### Tasks to complete:
1 – From the page on the friends' conversation study, quote the passage that begins at the words "A total of 45" and ends after the words "during that segment.".
2 – Using the page on the friends' conversation study, mark each statement yes or no, and quote the words from the page that decide it.
(a) The study included 45 pairs of girls.
(b) The conversations were recorded in the girls' homes.
(c) Each segment of conversation received a positive or negative evaluation code.
3 – What department or program does the page on the friends' conversation study list?

### Text passage:
○ ○ ○ ○

Files in this item
|(no description provided)|
|Title:||The Conversations of Female Friends at Three Ages: The Importance of Fantasy, Gossip, and Self-Disclosure|
|Author(s):||Mettetal, Gwendolyn Wallace|
|Department / Program:||Psychology|
|Degree Granting Institution:||University of Illinois at Urbana-Champaign|
|Abstract:||Our knowledge of children's friendships is still quite limited. The purpose of this study was to sample the natural conversations of friends of ages spanning the school-age years to provide a description of the conversational content. Fantasy, gossip, and self-disclosure were hypothesized to be important content areas for 6 to 7 year-old friends, 11 to 12 year-old friends, and 16 to 17 year-old friends, respectively.
A total of 45 pairs of girls filled the cells of the 2 (acquaintance: best friend vs. acquaintance) x 3 (age: young vs. middle vs. old) design. Girls were randomly paired with their best friend or an acquaintance and videotaped during a half hour unstructured conversation in the laboratory. These conversations were coded using the content categories of fantasy, activity talk, several types of gossip, high and low intimacy self-disclosure, and miscellaneous talk. Each segment of conversation was also given a positive or negative evaluation code, to reflect the overall tone of the interaction during that segment.

○ ○ ○ ○

### Supplied information:

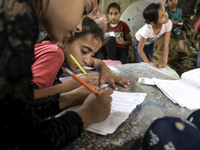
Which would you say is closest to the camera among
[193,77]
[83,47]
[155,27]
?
[193,77]

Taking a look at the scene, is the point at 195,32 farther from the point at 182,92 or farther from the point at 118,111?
the point at 118,111

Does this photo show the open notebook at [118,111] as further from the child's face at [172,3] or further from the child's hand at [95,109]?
the child's face at [172,3]

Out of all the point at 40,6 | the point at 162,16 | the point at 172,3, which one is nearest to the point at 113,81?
the point at 40,6

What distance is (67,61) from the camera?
1.02m

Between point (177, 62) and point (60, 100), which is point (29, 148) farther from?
point (177, 62)

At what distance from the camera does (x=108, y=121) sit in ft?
1.57

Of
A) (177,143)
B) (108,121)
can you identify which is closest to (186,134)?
(177,143)

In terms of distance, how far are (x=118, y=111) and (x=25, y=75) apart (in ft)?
1.11

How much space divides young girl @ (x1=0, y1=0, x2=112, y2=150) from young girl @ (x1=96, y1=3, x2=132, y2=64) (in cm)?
181

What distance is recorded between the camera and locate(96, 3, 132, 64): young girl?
220 cm

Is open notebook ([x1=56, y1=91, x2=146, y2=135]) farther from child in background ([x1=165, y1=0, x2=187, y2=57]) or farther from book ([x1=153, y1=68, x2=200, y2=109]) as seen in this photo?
child in background ([x1=165, y1=0, x2=187, y2=57])

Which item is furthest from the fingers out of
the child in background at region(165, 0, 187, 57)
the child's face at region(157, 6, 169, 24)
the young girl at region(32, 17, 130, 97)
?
the child in background at region(165, 0, 187, 57)

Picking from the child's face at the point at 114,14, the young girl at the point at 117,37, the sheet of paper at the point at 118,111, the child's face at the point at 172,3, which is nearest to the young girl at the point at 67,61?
the sheet of paper at the point at 118,111

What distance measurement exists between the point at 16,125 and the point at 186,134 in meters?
0.32
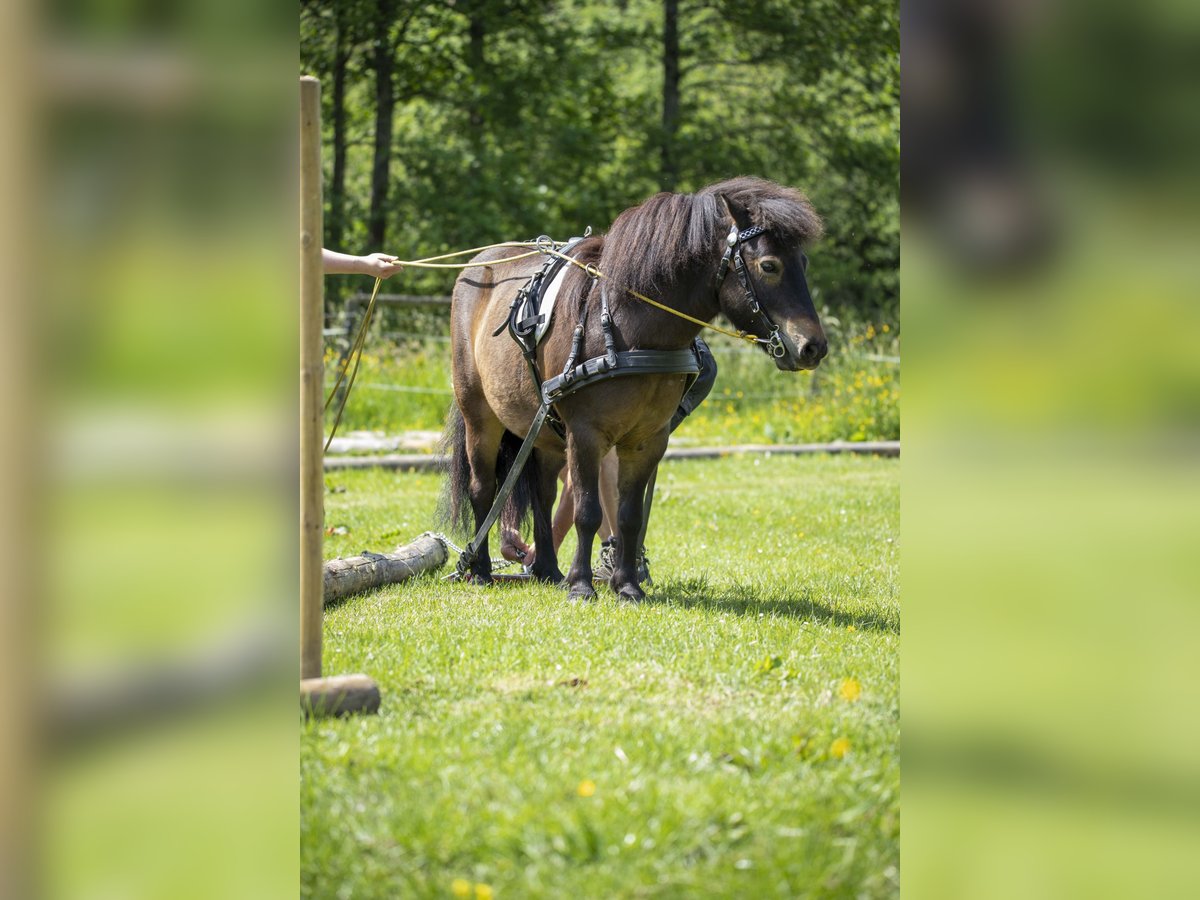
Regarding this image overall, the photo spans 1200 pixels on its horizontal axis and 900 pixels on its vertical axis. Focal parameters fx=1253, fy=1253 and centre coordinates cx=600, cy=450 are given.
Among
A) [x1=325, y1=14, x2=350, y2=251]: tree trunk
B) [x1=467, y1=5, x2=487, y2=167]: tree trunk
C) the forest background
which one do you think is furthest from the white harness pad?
[x1=467, y1=5, x2=487, y2=167]: tree trunk

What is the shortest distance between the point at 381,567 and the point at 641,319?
1974mm

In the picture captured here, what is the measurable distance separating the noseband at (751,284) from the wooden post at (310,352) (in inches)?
99.2

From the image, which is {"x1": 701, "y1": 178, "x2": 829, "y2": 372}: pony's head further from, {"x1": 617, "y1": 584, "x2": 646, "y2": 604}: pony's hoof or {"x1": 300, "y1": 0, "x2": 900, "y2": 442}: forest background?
{"x1": 300, "y1": 0, "x2": 900, "y2": 442}: forest background

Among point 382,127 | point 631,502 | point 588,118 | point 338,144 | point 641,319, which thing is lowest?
point 631,502

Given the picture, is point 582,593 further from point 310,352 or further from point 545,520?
point 310,352

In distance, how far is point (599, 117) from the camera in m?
24.0
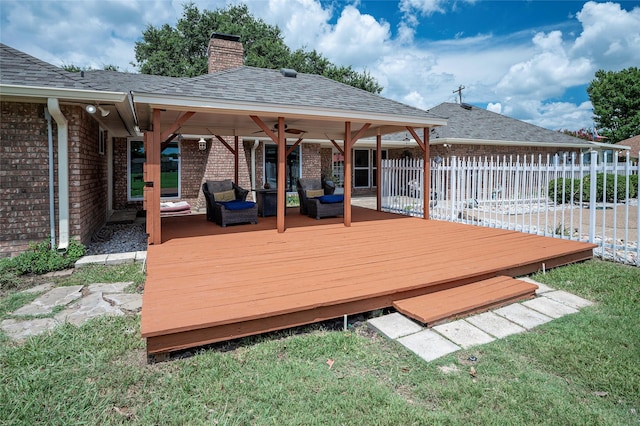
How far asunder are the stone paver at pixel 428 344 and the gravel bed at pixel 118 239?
211 inches

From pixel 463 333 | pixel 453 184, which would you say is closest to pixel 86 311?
pixel 463 333

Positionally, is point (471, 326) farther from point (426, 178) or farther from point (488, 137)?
point (488, 137)

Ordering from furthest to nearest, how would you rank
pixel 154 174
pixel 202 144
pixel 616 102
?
pixel 616 102 → pixel 202 144 → pixel 154 174

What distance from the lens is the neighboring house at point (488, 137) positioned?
14445mm

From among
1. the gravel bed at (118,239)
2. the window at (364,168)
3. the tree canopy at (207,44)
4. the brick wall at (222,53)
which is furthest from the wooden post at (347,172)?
the tree canopy at (207,44)

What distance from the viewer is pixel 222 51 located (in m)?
12.5

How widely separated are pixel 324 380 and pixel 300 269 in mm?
1766

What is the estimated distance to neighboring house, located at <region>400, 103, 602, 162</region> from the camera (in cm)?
1445

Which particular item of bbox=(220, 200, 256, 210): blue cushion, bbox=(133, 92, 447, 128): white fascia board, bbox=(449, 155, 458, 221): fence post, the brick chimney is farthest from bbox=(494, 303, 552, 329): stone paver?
the brick chimney

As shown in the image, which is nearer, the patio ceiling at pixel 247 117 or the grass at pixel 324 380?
the grass at pixel 324 380

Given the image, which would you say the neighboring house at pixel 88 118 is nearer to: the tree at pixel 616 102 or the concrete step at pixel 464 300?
the concrete step at pixel 464 300

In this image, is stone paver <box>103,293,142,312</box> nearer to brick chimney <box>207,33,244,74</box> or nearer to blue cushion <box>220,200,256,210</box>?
blue cushion <box>220,200,256,210</box>

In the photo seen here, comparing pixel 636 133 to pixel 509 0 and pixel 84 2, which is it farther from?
pixel 84 2

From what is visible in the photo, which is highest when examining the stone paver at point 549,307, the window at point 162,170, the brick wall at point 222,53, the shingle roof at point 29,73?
the brick wall at point 222,53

○ ○ ○ ○

### Answers to each task:
1 –
A total of 45 pairs of girls filled the cells of the 2 (acquaintance: best friend vs. acquaintance) x 3 (age: young vs. middle vs. old) design. Girls were randomly paired with their best friend or an acquaintance and videotaped during a half hour unstructured conversation in the laboratory. These conversations were coded using the content categories of fantasy, activity talk, several types of gossip, high and low intimacy self-disclosure, and miscellaneous talk. Each segment of conversation was also given a positive or negative evaluation code, to reflect the overall tone of the interaction during that segment.

2 –
(a) Yes: "A total of 45 pairs of girls filled the cells of the 2 (acquaintance: best friend vs. acquaintance) x 3 (age: young vs. middle vs. old) design."
(b) No: "videotaped during a half hour unstructured conversation in the laboratory."
(c) Yes: "Each segment of conversation was also given a positive or negative evaluation code, to reflect the overall tone of the interaction during that segment."

3 – Psychology.